Coffee and tea might reduce liver disease risks
the risk of chronic liver disease by half, reports new research
"The principle finding of this large, national, population-based prospective study was that higher coffee and tea consumption reduced the risk of chronic liver disease," said the researchers from the National Institute of Diabetes and Digestive and Kidney Disease.
Drinking coffee has already been associated with a lower risk of liver cancer and a reduced risk of death from liver cirrhosis.
The new, long-term study followed 9,849 participants in the National Health and Nutrition Examination Survey (NHANES I), conducted between 1971 and 1975, and also analysed follow-up studies, conducted between 1982 and 1993.
"Persons who drank more than two cups of coffee or tea per day had less than half the risk [of chronic liver disease] of those consuming less than one cup per day," wrote Dr Constance Ruhl and Dr James Everhart in the article to be published in Gastroenterology.

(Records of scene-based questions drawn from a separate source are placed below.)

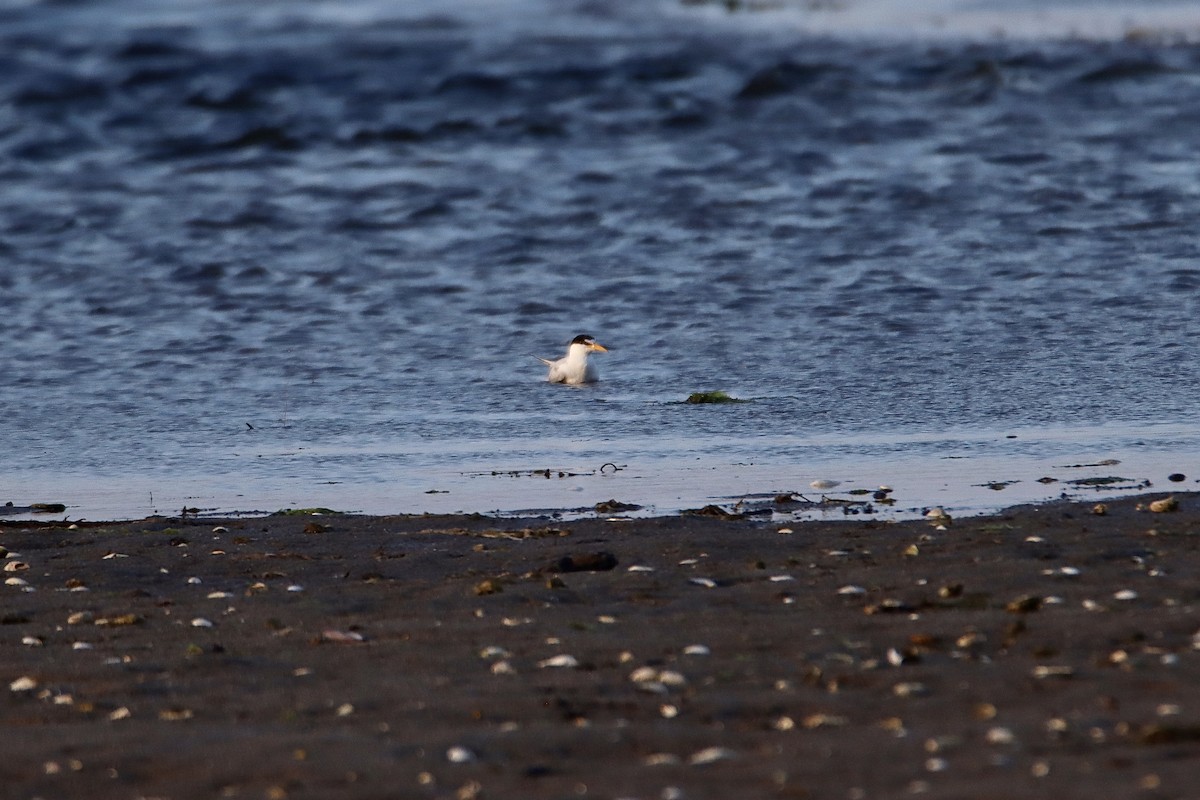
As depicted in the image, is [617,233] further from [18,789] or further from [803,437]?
[18,789]

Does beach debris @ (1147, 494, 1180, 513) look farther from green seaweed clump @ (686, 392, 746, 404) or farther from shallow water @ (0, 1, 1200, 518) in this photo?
green seaweed clump @ (686, 392, 746, 404)

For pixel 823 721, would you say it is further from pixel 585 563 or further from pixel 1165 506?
pixel 1165 506

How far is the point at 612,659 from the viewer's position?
16.0 feet

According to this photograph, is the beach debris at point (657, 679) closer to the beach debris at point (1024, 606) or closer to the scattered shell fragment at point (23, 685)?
the beach debris at point (1024, 606)

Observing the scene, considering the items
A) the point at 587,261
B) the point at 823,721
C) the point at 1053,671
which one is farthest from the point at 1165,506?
the point at 587,261

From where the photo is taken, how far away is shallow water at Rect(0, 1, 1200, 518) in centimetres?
902

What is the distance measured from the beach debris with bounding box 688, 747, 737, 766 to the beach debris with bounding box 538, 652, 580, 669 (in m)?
0.85

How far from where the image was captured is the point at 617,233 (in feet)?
57.2

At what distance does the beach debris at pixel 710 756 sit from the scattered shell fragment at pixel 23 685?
1.92 meters

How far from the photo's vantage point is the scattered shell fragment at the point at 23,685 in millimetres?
4852

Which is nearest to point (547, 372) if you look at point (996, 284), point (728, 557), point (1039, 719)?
point (996, 284)

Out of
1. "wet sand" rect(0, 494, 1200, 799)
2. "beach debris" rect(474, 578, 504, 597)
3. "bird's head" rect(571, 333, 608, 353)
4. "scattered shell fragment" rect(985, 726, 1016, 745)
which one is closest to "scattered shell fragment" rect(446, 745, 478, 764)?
"wet sand" rect(0, 494, 1200, 799)

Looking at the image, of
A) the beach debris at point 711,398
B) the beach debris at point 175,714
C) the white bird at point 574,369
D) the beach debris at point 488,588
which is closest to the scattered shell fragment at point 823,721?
the beach debris at point 175,714

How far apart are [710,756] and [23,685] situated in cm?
200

However they added: "Despite this… protective effect of coffee on the liver, a mechanism is not yet known, nor have there been clinical trials. Furthermore, it is uncertain what component or combination of components might be protective."
The researchers noted that various coffee constituents, including caffeine, cafestol, kahweol (nontriglyceride lipid components of coffee oils), and antioxidants from coffee bean extracts, have been found to have a favourable effect on the liver in experimental studies.
Chronic liver disease (CLD) affects 5 million people in the US. The two most common causes of CLD are hepatitis C infection and non-alcoholic fatty liver disease. However, both of these causes, "were not recognized through most of the years of the study," admitted the researchers.
"This is a problem inherent to population-based studies that span decades. Nevertheless, it would be clinically relevant to know if protective effects found in the current study apply to all chronic liver diseases or just to one or two major causes," they wrote.
Worldwide daily caffeine consumption averages one and a half cups, while the US average is more than three and a half cups.